Most of our early-stage growth has been organic, i.e. word-of-mouth, because we’ve tapped into the culture of travellers helping other travellers. Everyone who has travelled knows that you get the best tips from others on the road. Travellers are actively telling fellow journeyers about our app – and word has spread pretty quickly as a result! This is the best type of growth for a company because it means the product speaks for itself. Any company can achieve high-growth by throwing buckets of money at marketing – but this is really a false economy because it if consumers aren’t happy with the product, growth isn’t sustainable. Although we have relied on organic growth to this point, we recently closed a solid round of funding which will help to fuel growth. We were seeking 1.1M and were slightly oversubscribed with 1.26M coming in. This finally gives us the opportunity to accelerate growth through marketing channels that we previously did not have the budget allocation for. We finally get to put fuel on the fire! We intend to be the largest social network for travellers within 12 months.
Are you advocate the lean start-up method?
Yes, it’s integral to everything we do at Travello. The concept revolves around remaining agile, producing MVPs, experimenting, failing and repeating – until you find success. It’s about doing a lot with a little and doing as much as you can as with as little capital spend as possible. Most start-ups have no choice but to follow this methodology – because you simply don’t have the available funds – and we were no different. But we have continued this methodology post-funding and it will be part of our DNA well into the future.
What prompted the decision to rebrand the app?

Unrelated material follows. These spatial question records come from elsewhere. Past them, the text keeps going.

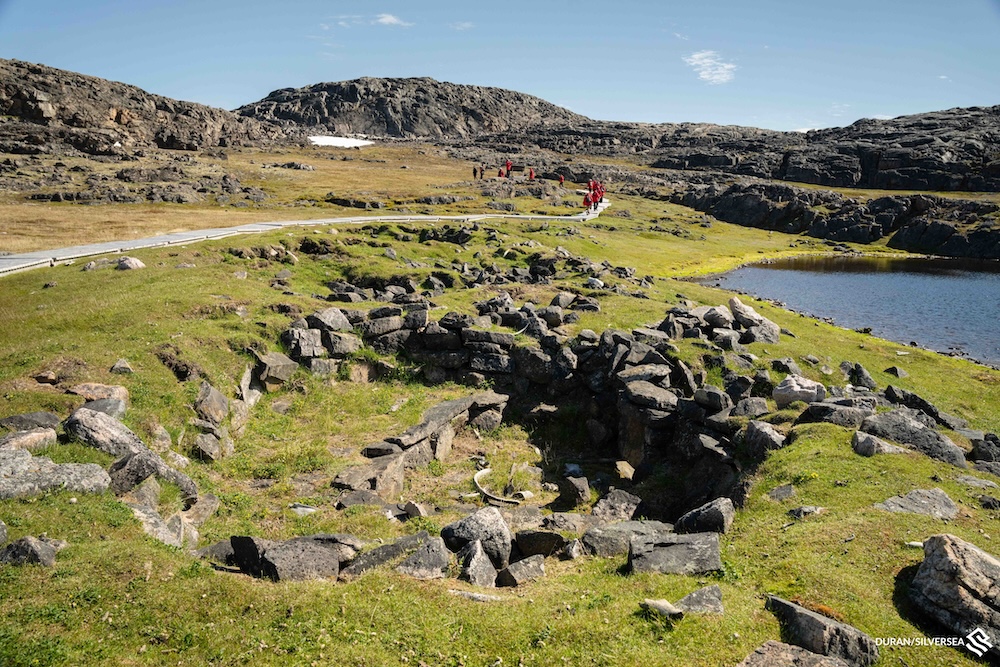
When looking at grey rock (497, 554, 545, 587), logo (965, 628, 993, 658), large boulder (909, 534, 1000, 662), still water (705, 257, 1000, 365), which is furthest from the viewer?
still water (705, 257, 1000, 365)

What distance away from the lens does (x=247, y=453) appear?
75.9 ft

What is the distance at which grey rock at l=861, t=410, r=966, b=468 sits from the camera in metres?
18.5

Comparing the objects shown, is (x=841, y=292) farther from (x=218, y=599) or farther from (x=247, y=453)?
(x=218, y=599)

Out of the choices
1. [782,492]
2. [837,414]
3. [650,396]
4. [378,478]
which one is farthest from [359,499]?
[837,414]

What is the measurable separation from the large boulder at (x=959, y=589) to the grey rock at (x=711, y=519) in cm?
477

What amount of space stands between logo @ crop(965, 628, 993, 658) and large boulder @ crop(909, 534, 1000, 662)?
0.12 ft

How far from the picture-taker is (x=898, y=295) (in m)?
81.0

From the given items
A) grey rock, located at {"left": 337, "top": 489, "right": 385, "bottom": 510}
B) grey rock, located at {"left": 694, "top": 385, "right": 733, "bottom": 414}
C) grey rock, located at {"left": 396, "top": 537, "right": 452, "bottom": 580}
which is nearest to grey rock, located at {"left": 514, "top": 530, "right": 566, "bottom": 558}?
grey rock, located at {"left": 396, "top": 537, "right": 452, "bottom": 580}

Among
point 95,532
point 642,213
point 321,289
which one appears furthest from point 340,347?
point 642,213

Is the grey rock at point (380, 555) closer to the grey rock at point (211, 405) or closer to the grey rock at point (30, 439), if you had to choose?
the grey rock at point (30, 439)

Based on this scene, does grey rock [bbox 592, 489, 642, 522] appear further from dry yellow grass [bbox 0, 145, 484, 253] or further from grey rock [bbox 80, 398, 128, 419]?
dry yellow grass [bbox 0, 145, 484, 253]

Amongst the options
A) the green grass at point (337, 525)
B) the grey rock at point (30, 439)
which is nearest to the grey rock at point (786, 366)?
the green grass at point (337, 525)

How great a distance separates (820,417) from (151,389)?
25084 mm

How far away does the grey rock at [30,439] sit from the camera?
15875 mm
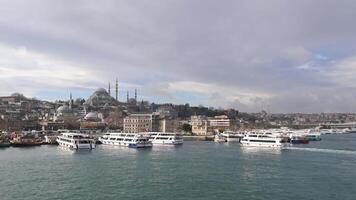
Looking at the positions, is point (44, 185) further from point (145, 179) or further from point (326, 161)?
point (326, 161)

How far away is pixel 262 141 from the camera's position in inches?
1662

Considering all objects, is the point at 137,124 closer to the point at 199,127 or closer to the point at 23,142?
the point at 199,127

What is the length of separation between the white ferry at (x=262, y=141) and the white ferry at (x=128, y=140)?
974 cm

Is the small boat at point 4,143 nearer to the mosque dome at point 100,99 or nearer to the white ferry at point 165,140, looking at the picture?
the white ferry at point 165,140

Outbound was a great name – but it was so good that 100 other travel companies were also using the term in their name! It really gave us no differentiation in the market and put us amongst a big pool of other companies using the name. We couldn’t trademark the name because it was descriptive of services and so we really had no individual identity as a company. We decided we really wanted product differentiation and a brand we could own – so we made a very hard call and adopted Travello, which is a combination of “Travel” and “Hello”. The rebrand paid off – within 7 days of launch, we were already being used in over 80 countries.

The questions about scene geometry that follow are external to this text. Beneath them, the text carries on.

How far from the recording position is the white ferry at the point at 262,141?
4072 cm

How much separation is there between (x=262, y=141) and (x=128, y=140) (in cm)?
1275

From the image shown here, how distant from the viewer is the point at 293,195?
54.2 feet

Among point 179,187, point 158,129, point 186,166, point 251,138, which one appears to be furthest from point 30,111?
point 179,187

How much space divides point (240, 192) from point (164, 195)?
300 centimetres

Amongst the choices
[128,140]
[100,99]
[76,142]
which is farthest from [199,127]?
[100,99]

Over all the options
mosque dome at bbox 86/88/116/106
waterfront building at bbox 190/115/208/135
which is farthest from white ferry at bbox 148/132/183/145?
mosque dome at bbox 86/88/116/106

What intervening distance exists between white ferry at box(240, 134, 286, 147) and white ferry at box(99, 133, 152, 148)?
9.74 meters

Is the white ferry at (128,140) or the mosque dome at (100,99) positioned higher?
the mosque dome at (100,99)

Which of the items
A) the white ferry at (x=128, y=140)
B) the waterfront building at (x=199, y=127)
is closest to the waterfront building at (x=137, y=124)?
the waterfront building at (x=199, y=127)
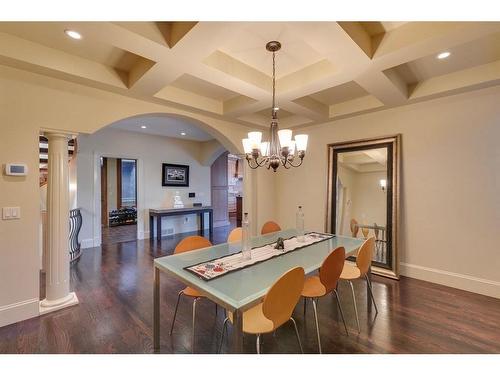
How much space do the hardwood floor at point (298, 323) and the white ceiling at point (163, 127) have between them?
304 centimetres

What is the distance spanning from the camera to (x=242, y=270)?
1.70m

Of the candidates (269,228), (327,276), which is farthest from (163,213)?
(327,276)

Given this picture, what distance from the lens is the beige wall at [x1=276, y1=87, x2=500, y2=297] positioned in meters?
2.65

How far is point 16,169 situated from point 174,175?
4.06m

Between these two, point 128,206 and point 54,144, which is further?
point 128,206

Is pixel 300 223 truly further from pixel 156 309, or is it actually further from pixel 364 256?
pixel 156 309

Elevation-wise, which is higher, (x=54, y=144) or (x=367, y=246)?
(x=54, y=144)

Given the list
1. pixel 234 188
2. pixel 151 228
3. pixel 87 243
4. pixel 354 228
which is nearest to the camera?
pixel 354 228

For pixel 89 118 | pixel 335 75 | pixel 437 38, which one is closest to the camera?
pixel 437 38

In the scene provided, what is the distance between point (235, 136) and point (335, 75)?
201 centimetres

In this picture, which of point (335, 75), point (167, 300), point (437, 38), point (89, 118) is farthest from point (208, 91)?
point (167, 300)

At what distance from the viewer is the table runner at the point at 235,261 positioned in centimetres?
161

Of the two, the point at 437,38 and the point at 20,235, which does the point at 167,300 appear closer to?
the point at 20,235
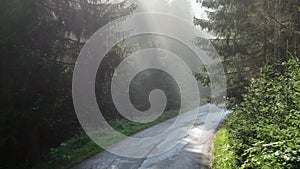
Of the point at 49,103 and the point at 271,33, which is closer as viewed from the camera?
the point at 271,33

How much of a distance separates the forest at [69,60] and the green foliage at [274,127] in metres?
0.09

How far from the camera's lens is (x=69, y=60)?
566 inches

As difficult as it was to leave the name that you founded the company with – it was clearly the best thing that we could’ve done. We now have ownership over the brand and that will hold us in very good stead going forward. We launched Travello with a fresh face as version 2.0 of the app. It was a far superior product – rebuilt from the ground-up. Our time as Outbound was probably one of the steepest learning curves I have ever been on. We basically had to learn everything! But we now have a team of 7 really exceptional people who are about to take everything we have learnt to the next level. For us, Outbound was almost like training, whereas Travello is game-time!